Shamback creates beautiful floral still life paintings with oil on copper. His work beams with color, as he considers himself a colorist, first and foremost. His dynamic coloration of a simple bouquet of orchids or day lilies with richly toned backdrops result in stunning pieces that embrace the elegance of the style of old masters in a way that is refreshingly contemporary and unique for our current day.
During a recent visit to the Art Institute of Chicago, Shamback was able to see the work of three artists who have directly inspired his latest show; Fantin Latour, Chaim Soutine and Simon Chardin. “All three achieve what I’m looking for in my paintings in completely different ways and I find their solutions to the problem of painting very inspiring.”
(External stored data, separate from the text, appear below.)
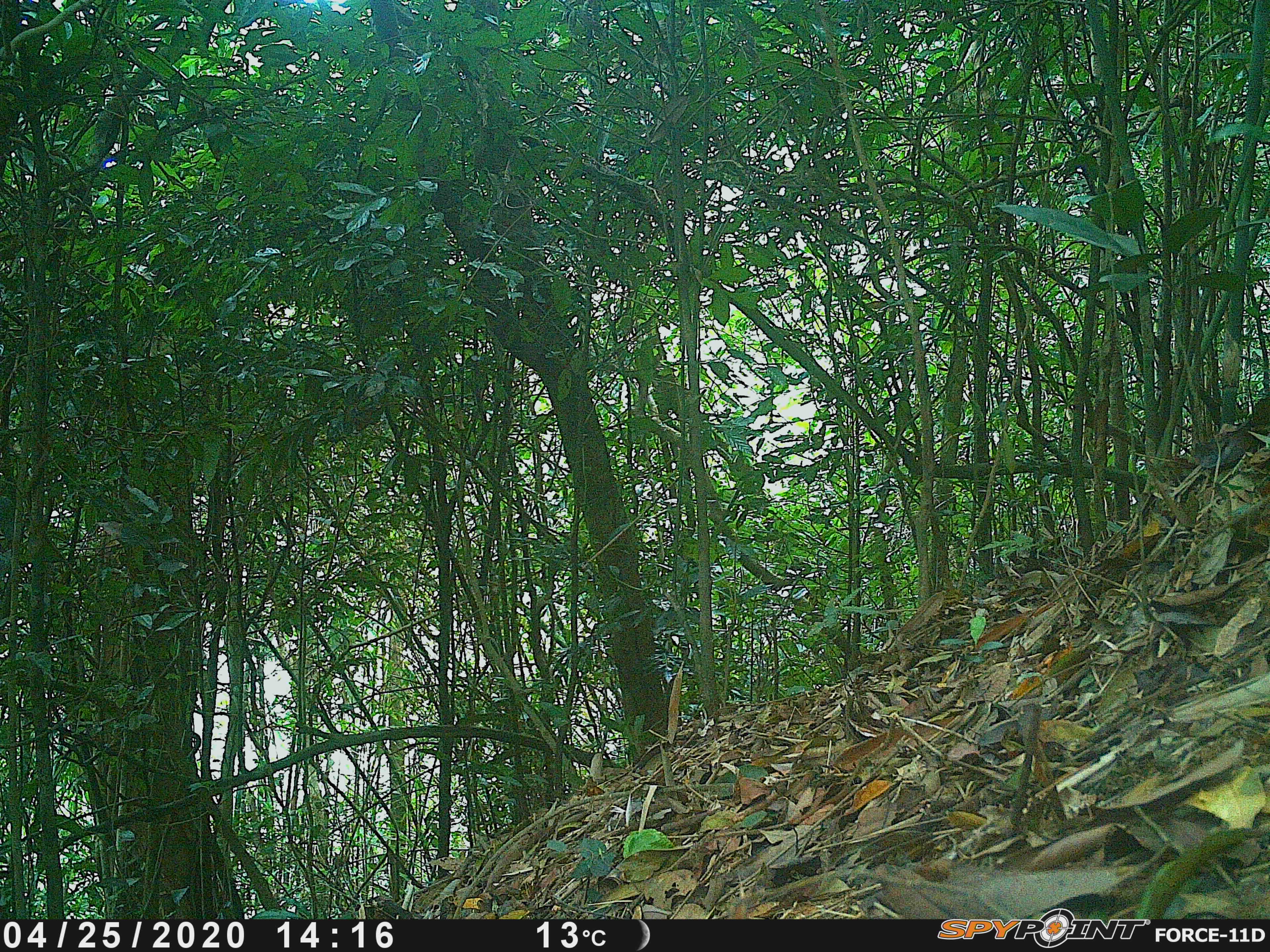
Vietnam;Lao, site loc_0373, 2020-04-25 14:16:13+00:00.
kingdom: Animalia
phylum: Chordata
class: Aves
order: Galliformes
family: Phasianidae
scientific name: Phasianidae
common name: partridge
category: unidentified partridge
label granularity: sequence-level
This year Shamback’s work is in a larger scale, setting him apart from others who paint on copper, as works on copper are traditionally done on a very small scale. However, Shamback states that his desire to go larger has to do with their “physicality” and the physical presence that can be achieved by a bigger painting, reminding the viewer that a painting is not just about imagery, and “these paintings are not about flowers.”
Nathan Fischer utilizes a very different approach to creating his work. He uses minerals and chemicals which react with the metal to change the surface color of the metal, creating a patina color, allowing for an intriguing creative process. However, this process can prove to be equally challenging, as the minerals can have a mind of their own, often reacting in unexpected ways. Yet this challenge is a part of the creative process Fischer has come to embrace as he continually experiments with ways of applying his solutions to achieve new and exciting results.
Fischer is drawn to the “interplay of elements,” which in inspires the work he creates, alluding to where water meets land or land meets air, then elaborating on the colors and patterns found there. By implementing natural colors and textures he finds something we can all relate to, then adds an element of intrigue. His focus is on capturing “experiences and natural elements that will not expire.”
The result are stunning works of art that seem to dance in the light. Full of depth, texture and intrigue, they make a statement with a bold presence that fills the space they occupy.
“Copper & Bronze” will open on Thursday, October 3, with a special artist reception from 6-9 pm. The show will hang in the gallery through October 21st, and then will be moved to Bonner David North | Baker, for an encore show beginning October 24th.